-- SET TASK --
Extract the text of every entry below exactly; leave images out.

## start

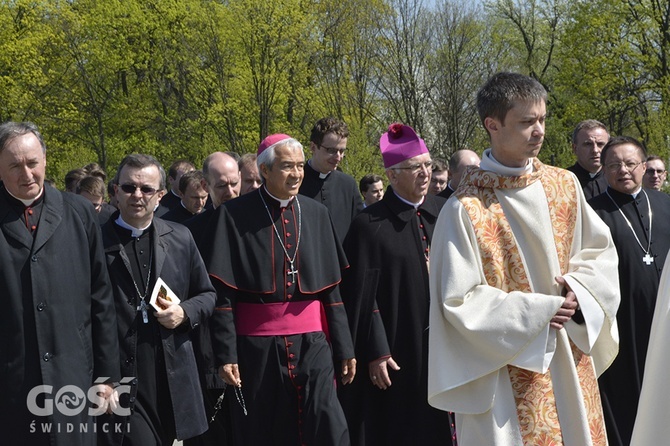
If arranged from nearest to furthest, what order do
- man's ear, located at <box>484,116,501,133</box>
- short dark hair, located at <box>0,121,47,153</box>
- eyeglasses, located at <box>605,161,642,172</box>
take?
man's ear, located at <box>484,116,501,133</box> < short dark hair, located at <box>0,121,47,153</box> < eyeglasses, located at <box>605,161,642,172</box>

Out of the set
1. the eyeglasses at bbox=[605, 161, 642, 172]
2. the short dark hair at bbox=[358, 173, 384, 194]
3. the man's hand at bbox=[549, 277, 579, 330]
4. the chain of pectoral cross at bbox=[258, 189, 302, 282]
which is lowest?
the man's hand at bbox=[549, 277, 579, 330]

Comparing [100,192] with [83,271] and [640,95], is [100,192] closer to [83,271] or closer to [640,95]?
[83,271]

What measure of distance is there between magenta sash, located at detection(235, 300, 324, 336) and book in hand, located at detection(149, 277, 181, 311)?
0.52m

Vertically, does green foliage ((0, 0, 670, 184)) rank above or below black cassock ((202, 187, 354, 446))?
above

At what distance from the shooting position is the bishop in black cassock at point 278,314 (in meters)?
5.62

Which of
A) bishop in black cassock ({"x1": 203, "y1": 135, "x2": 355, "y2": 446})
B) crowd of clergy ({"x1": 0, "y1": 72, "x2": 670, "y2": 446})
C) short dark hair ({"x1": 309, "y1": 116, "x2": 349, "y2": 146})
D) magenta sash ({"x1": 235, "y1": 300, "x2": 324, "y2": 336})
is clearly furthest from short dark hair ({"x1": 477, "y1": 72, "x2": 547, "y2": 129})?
short dark hair ({"x1": 309, "y1": 116, "x2": 349, "y2": 146})

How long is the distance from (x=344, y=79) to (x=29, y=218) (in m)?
24.8

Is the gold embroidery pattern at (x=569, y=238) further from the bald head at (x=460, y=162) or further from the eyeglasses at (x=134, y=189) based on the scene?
the bald head at (x=460, y=162)


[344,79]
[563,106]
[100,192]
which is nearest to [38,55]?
[344,79]

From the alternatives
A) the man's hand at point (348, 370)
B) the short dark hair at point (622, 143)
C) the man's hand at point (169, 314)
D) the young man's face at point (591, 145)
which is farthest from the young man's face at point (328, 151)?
the man's hand at point (169, 314)

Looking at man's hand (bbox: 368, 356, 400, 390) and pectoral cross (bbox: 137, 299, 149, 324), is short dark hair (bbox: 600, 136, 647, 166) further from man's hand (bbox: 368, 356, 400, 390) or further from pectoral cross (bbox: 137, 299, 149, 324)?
pectoral cross (bbox: 137, 299, 149, 324)

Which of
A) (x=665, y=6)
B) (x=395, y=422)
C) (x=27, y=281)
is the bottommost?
(x=395, y=422)

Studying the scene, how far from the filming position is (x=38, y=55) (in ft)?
111

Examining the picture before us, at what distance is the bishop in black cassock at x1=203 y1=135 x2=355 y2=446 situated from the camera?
5625 mm
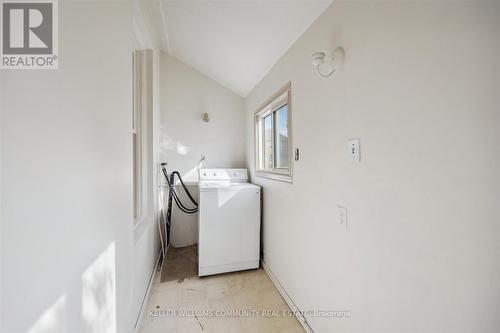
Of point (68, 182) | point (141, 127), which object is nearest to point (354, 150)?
point (68, 182)

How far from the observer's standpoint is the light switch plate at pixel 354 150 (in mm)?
1121

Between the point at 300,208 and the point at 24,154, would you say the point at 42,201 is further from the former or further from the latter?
the point at 300,208

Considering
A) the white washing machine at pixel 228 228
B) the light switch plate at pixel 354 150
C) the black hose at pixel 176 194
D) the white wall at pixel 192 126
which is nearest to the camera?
the light switch plate at pixel 354 150

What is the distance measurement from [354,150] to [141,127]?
1842mm

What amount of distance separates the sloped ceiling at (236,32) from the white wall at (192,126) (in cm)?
26

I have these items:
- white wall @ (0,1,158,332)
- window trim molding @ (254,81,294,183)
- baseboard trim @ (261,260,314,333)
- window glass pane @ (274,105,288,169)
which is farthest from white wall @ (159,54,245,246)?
white wall @ (0,1,158,332)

## end

-- WRITTEN RESPONSE --
If arranged from nearest to furthest, what order do
- man's ear, located at <box>484,116,501,133</box>
- short dark hair, located at <box>0,121,47,153</box>
- eyeglasses, located at <box>605,161,642,172</box>
take?
man's ear, located at <box>484,116,501,133</box> < short dark hair, located at <box>0,121,47,153</box> < eyeglasses, located at <box>605,161,642,172</box>

Out of the set
1. the eyeglasses at bbox=[605, 161, 642, 172]
2. the short dark hair at bbox=[358, 173, 384, 194]
3. the man's hand at bbox=[549, 277, 579, 330]
4. the chain of pectoral cross at bbox=[258, 189, 302, 282]
which is lowest?
the man's hand at bbox=[549, 277, 579, 330]

Comparing [100,192] with [83,271] and [640,95], is [100,192] closer to [83,271] or closer to [640,95]?
[83,271]

What measure of distance is there between magenta sash, located at detection(235, 300, 324, 336) and book in hand, located at detection(149, 277, 181, 311)?
0.52m

Vertically, does green foliage ((0, 0, 670, 184)) rank above or below black cassock ((202, 187, 354, 446))?
above

At what distance from the shooting position is the bishop in black cassock at point 278,314 (in meters)?
5.62

Which of
A) bishop in black cassock ({"x1": 203, "y1": 135, "x2": 355, "y2": 446})
B) crowd of clergy ({"x1": 0, "y1": 72, "x2": 670, "y2": 446})
C) short dark hair ({"x1": 309, "y1": 116, "x2": 349, "y2": 146})
D) magenta sash ({"x1": 235, "y1": 300, "x2": 324, "y2": 336})
is clearly furthest from short dark hair ({"x1": 477, "y1": 72, "x2": 547, "y2": 129})?
short dark hair ({"x1": 309, "y1": 116, "x2": 349, "y2": 146})

How long is the distance from (x=344, y=79) to (x=29, y=218) (in m)?
24.8

Is the gold embroidery pattern at (x=569, y=238) further from the bald head at (x=460, y=162) or further from the eyeglasses at (x=134, y=189) based on the scene?
the bald head at (x=460, y=162)


[344,79]
[563,106]
[100,192]
which is nearest to [38,55]?
[344,79]

From the alternatives
A) the man's hand at point (348, 370)
B) the short dark hair at point (622, 143)
C) the man's hand at point (169, 314)
D) the young man's face at point (591, 145)
which is farthest from the young man's face at point (328, 151)?
the man's hand at point (169, 314)

Looking at man's hand (bbox: 368, 356, 400, 390) and pectoral cross (bbox: 137, 299, 149, 324), is short dark hair (bbox: 600, 136, 647, 166) further from man's hand (bbox: 368, 356, 400, 390) or further from pectoral cross (bbox: 137, 299, 149, 324)?
pectoral cross (bbox: 137, 299, 149, 324)

Which of
A) (x=665, y=6)
B) (x=395, y=422)
C) (x=27, y=281)
is the bottommost?
(x=395, y=422)

Studying the scene, how far from the filming position is (x=38, y=55) (in ft)?
111

Examining the picture before us, at what distance is the bishop in black cassock at x1=203 y1=135 x2=355 y2=446 situated from the camera?
5625 mm
Of point (68, 182) | point (141, 127), which object is nearest to point (354, 150)?
point (68, 182)

How far from the observer's standpoint is the light switch plate at pixel 354 150 (in mm)?
1121

Between the point at 300,208 and the point at 24,154, would you say the point at 42,201 is further from the former or further from the latter?
the point at 300,208

Considering
A) the white washing machine at pixel 228 228
B) the light switch plate at pixel 354 150
C) the black hose at pixel 176 194
D) the white wall at pixel 192 126
which is nearest to the camera?
the light switch plate at pixel 354 150

What is the distance measurement from [354,150] to [141,127]?
1842mm

What amount of distance separates the sloped ceiling at (236,32) from the white wall at (192,126) (in cm)?
26

I have these items:
- white wall @ (0,1,158,332)
- window trim molding @ (254,81,294,183)
- baseboard trim @ (261,260,314,333)
- window glass pane @ (274,105,288,169)
which is farthest from white wall @ (159,54,245,246)?
white wall @ (0,1,158,332)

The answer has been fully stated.